GCP Python Data Engineer
Capgemini
Location
🇺🇸 NY, United States
Type
full_time
Salary
Undisclosed
Posted
1mo ago
Job Description
Choosing Capgemini means choosing a company where you will be empowered to shape your career in the way you’d like, where you’ll be supported and inspired by a collaborative community of colleagues around the world, and where you’ll be able to reimagine what’s possible. Join us and help the world’s leading organizations unlock the value of technology and build a more sustainable, more inclusive world.
About The Role
We are seeking a highly skilled GCP Python Data Engineer to design, build, and optimize scalable cloud-based data solutions on Google Cloud Platform (GCP).
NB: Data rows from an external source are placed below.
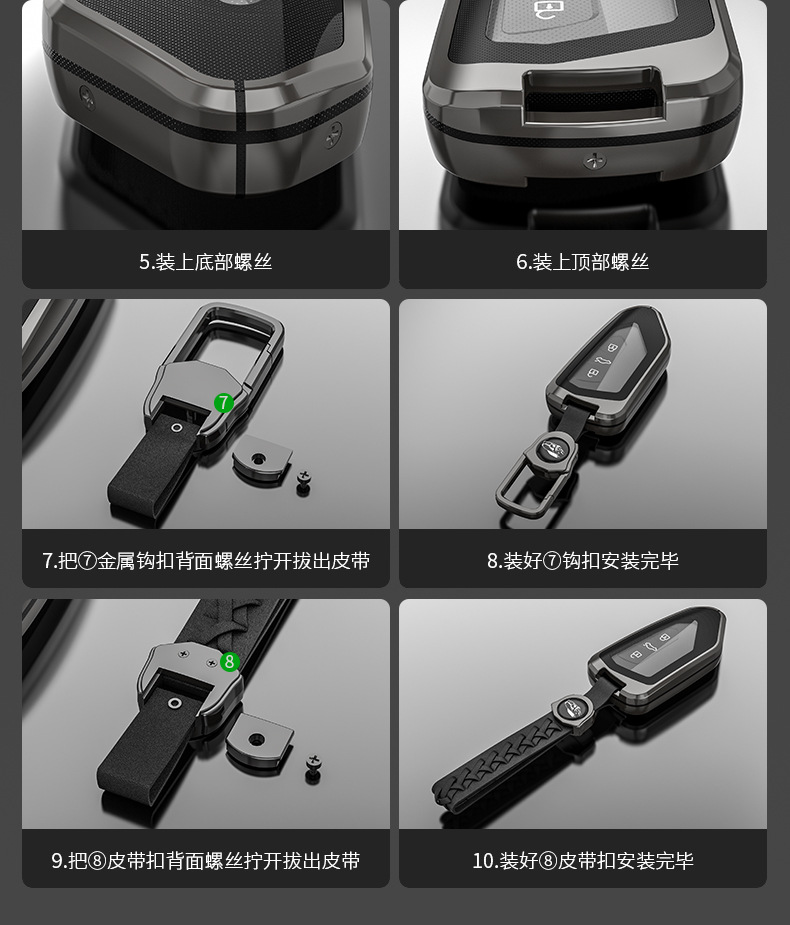 5.装上底部螺丝

6.装上顶部螺丝

7

7.把⑦金属钩扣背面螺丝拧开拔出皮带

8.装好⑦钩扣安装完毕

8

9.把⑧皮带扣背面螺丝拧开拔出皮带

10.装好⑧皮带扣安装完毕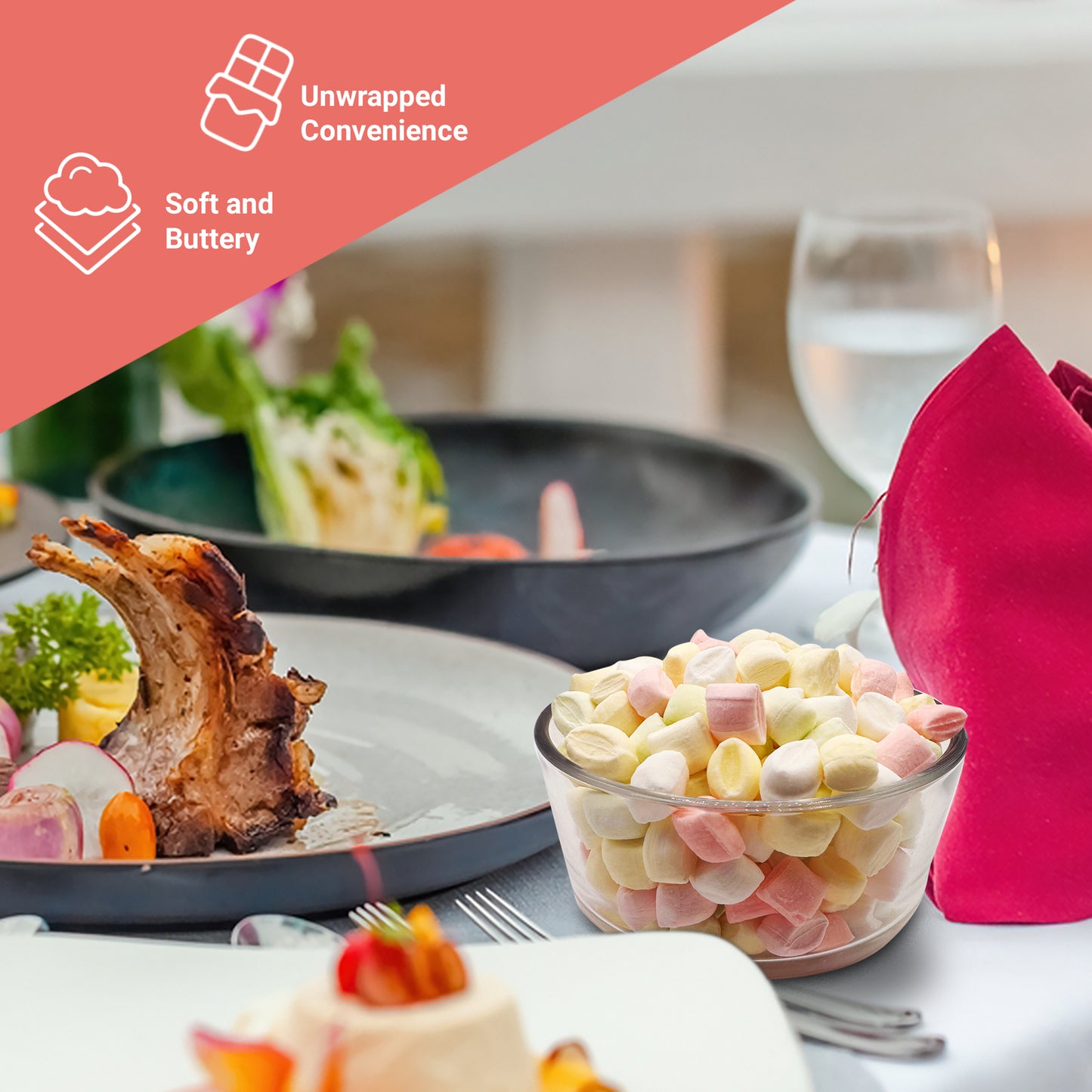 Unwrapped Convenience

Soft and Buttery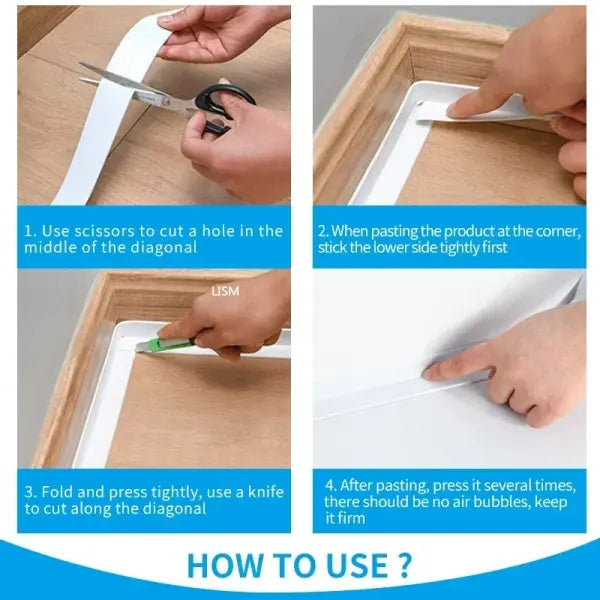 1. Use scissors to cut a hole in the middle of the diagonal

2. When pasting the product at the corner, stick the lower side tightly first

LISM

3. Fold and press tightly, use a knife to cut along the diagonal

4. After pasting, press it several times, there should be no air bubbles, keep it firm

HOW TO USE ?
The ideal candidate will possess strong Python development skills, hands-on experience with modern data engineering technologies, and expertise in building both batch and real-time data pipelines supporting analytics, AI/ML, and enterprise reporting initiatives. Work Authorization: Candidates must be authorized to work in the United States without current or future sponsorship. No visa sponsorship, transfers, or C2C arrangements are available.
Key Responsibilities
Data Engineering & Pipeline Development - Design, develop, and optimize ETL/ELT pipelines for structured and unstructured data. - Build scalable batch and streaming data processing solutions using GCP technologies. - Develop event-driven data processing solutions leveraging Pub/Sub and Cloud Functions. - Create and maintain data ingestion frameworks for enterprise data platforms. Data Storage & Analytics - Design and optimize data lake, lakehouse, and data warehouse solutions. - Build efficient data models supporting analytics, reporting, and AI/ML workloads. - Optimize performance, scalability, and cost efficiency of data pipelines and queries. Development & Automation - Develop robust Python-based solutions and frameworks. - Automate orchestration and workflow management using Cloud Composer (Airflow). - Implement CI/CD pipelines and deployment automation. - Apply software engineering best practices for testing, monitoring, and observability. Collaboration & Support - Partner with business stakeholders, analytics teams, data scientists, and engineers to deliver data solutions. - Troubleshoot production issues and perform root cause analysis. - Continuously improve reliability, scalability, security, and operational excellence.